To generalize, we seek an M-dimensional subspace spanned by orthonormal vectors: \[ \mathbf{B} = [\mathbf{b}_1, \mathbf{b}_2, \dots, \mathbf{b}_M], \] where each \(\mathbf{b}_m\) is an eigenvector of \(\mathbf{S}\) associated with one of its largest eigenvalues. After finding the first \(m-1\) principal components, we can define the remaining (unexplained) data as: \[ \hat{\mathbf{X}} = \mathbf{X} - \sum_{i=1}^{m-1} \mathbf{b}_i \mathbf{b}_i^\top \mathbf{X} = \mathbf{X} - \mathbf{B}_{m-1} \mathbf{X}, \] and seek the next direction \(\mathbf{b}_m\) that maximizes the variance of the residual data. This again leads to: \[ \mathbf{S} \mathbf{b}_m = \lambda_m \mathbf{b}_m, \] where \(\lambda_m\) is the m-th largest eigenvalue of \(\mathbf{S}\). Thus, each principal component corresponds to an eigenvector of the covariance matrix. The variance captured by the m-th component is: \[ V_m = \mathbf{b}_m^\top \mathbf{S} \mathbf{b}_m = \lambda_m. \]

Theorem 6.1 The total variance captured by the first \(M\) principal components is: \[ V_M = \sum_{m=1}^{M} \lambda_m. \]

The variance lost (due to compression) is: \[ J_M = \sum_{j=M+1}^{D} \lambda_j = V_D - V_M. \]

Alternatively, the relative variance captured is: \[ \frac{V_M}{V_D}, \] and the relative variance lost is: \[ 1 - \frac{V_M}{V_D}. \]

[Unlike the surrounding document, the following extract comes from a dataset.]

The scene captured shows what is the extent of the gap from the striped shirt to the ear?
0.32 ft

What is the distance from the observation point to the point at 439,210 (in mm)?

Example 6.3 If we project the point \(\mathbf{x} = [5, 3]^\top = 5\mathbf{e}_1 + 3\mathbf{e}_2\) onto the subspace spanned by \(\mathbf{e}_2\): \[ \tilde{\mathbf{x}} = [0, z]^\top = z\mathbf{e}_2 = [0, 3]^\top \] We can calculate the error as \[ \mathbf{x} - \tilde{\mathbf{x}} = [5, 3]^\top [0, 3]^\top = [5, 0]^\top.\]

If this projection came from the covariance matrix of a large data set with 2 eigenvalues 6 and 4, then this projection represents 60% (\(6/(6+4)\)) of the variance in the projection while the lost variance is 40%. In essence, 60% of the variability of the data associated with a projection of this type would be a result of the second component.

Example 6.4 When PCA is applied to the MNIST images of the digit “8”:

  • The eigenvalues of the data covariance matrix decrease rapidly.
  • Most variance is captured by only a small number of principal components.
  • This demonstrates that the dataset has an intrinsic low-dimensional structure.

Exercises

Exercise 6.1 Show that the variance of low dimensional code does not depend on the mean of the data. This allows us to assume our data has mean 0.

Exercise 6.2 Consider the constrained optimization problem \[\begin{align*} &\max_{\mathbf{b}_1} \mathbf{b}_1^T\mathbf{S}\mathbf{b}_1\\& \text{subject to} ||\mathbf{b}_1||^2 = 1. \end{align*}\] Derive the necessary Lagrangian conditions for this optimization problem.

Exercise 6.3 Explain why we maximize the variance when we select the basis vector that is associated with the largest eigenvalue.